Le père de Sonya était un homme important dans la Délégation, et à seize ans sa fille cadette, Sonya, a posé pour une affiche de propagande, devenant ainsi le visage de ce régime totalitaire. Un an plus tard, quand il a été renversé par la rébellion, la jeune fille, seule survivante de sa famille, a été enfermée à l'Objectif. Elle y vit depuis dix ans, sous cloche, comme ses co-détenus, sans aucun lien avec le monde extérieur.
Un jour, un homme qu'elle hait plus qu'aucun autre vient la voir et lui propose d'être libérée de sa prison si elle retrouve une petite fille disparue. Malgré ses réserves, elle finit par accepter. Toutefois, ses premières sorties dans un monde où elle est une étrangère indésirable, lui permettent de vérifier que sa mission est sans espoir. Elle va continuer d'essayer, toutefois. Certains de ses co-détenus peuvent avoir des contacts utiles à l'extérieur, et Alexander Price, cet ennemi connu depuis toujours, souhaite vraiment qu'elle réussisse. C'est ainsi qu'elle arrive à Emily Knox.

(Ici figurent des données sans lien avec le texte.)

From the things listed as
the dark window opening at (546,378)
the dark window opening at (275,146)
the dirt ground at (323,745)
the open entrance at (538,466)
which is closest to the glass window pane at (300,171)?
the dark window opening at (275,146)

Le point de départ est intéressant, car situé dix ans après la chute d'un régime totalitaire. Cet intervalle de temps a permis à un nouveau système de se mettre en place, avec ses propres failles, et ses propres opposants. Mais il est assez réduit pour que les gens qui ont vécu les évènements se souviennent, pour la plupart. Habilement, l'autrice montre le passé de cette population par l'intermédiaire de la réaction des gens à Sonya, le visage évident de "l'ancien régime".
C'est d'autant plus facile, et d'une certaine façon justifié, que Sonya n'a pas changé. Le monde a évolué sans elle, qui est restée dans une bulle peuplée de gens qui comme elle, et plus encore qu'elle puisqu'elle fait partie des plus jeunes, étaient "du côté du manche" sous la Délégation. Par ailleurs, la vie dans l'Objectif est difficile, ou du moins rudimentaire, privée de presque tout, et une vie orientée vers la survie matérielle n'est pas forcément propice à l'évolution philosophique. Enfin, Sonya a toujours su qu'elle ne quitterait jamais sa prison, il était donc plus sensé de bien s'entendre avec ses co-détenus qu'à chercher à s'écarter de leurs valeurs, si même elle avait pu penser devoir le faire.

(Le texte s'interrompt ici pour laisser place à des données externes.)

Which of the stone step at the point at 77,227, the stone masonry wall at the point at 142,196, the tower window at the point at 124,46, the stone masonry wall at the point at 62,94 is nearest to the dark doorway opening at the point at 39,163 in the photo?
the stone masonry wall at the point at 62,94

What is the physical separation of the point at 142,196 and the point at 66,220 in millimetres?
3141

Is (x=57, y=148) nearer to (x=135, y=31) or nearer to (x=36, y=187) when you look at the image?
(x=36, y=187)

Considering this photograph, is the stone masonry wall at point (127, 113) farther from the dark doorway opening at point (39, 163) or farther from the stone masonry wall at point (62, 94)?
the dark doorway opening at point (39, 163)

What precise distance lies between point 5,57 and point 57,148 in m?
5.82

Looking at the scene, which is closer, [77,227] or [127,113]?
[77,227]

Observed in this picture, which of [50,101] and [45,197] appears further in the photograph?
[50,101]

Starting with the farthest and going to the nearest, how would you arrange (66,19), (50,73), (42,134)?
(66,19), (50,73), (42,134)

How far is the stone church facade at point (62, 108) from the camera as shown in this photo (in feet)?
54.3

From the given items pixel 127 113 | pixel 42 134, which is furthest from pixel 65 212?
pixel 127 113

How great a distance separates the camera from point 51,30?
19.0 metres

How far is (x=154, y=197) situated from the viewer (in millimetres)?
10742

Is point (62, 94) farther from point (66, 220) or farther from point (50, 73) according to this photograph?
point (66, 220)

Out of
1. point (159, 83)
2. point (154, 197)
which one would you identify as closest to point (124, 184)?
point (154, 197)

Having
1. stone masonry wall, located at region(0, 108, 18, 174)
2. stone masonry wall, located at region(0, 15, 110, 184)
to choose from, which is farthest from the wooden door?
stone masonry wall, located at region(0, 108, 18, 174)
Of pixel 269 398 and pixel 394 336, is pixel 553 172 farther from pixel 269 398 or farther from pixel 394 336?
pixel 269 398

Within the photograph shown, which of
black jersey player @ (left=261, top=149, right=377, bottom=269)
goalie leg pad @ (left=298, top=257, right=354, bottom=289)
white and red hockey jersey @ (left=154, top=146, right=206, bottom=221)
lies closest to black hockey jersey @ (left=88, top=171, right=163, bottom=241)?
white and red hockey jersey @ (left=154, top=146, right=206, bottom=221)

Toutefois elle a acquis des compétences pendant cette décennie. Sans compter que l'Objectif étant un lieu dangereux, elle s'est endurcie, et est devenue beaucoup plus capable de se défendre. Tout cela va lui servir dans la démarche qu'elle a entreprise, et dont elle va se rendre compte assez vite qu'elle dérange dans les hautes sphères du Triumvirat, le nouveau régime.
La progression de l'intrigue est bien maîtrisée. L'autrice nous montre l'évolution du personnage principal entre autres par le changement de son rapport à la Perception, l'implant oculaire qu'elle considérait comme un ami et un confident dans son enfance, dont elle s'est sentie privée quand il a été désactivé, comme ceux de tout le monde au changement de régime, et qui est devenu le moyen de la surveiller. On voit donc les deux faces de ces technologies qui nous promettent que "nous ne serons plus jamais seuls".
Sonya n'est pas quelqu'un de facile à aimer, mais elle est plus complexe que ce visage en deux dimensions qu'on voit au début de l'histoire, ce qui la rend attachante. Les personnages de Naomi Proctor et Emily Knox, inséparables comme les faces opposées d'une pièce de monnaie, posent les questions des modalités, techniques et morales, d'une surveillance totale. Certains personnages secondaires sont aussi présents et prégnants que des fantômes, comme les secrets qu'ils portaient, August Kantor en étant l'exemple type.
Certes, ce roman à la fin ouverte ne plaira pas à tout le monde, et ceux qui cherchent une dystopie bien tranchée avec plein d'action seront très probablement déçus. Il porte toutefois à réfléchir, tout en se révélant un vrai "page turner", en somme une bonne lecture, entre distraction et réflexion.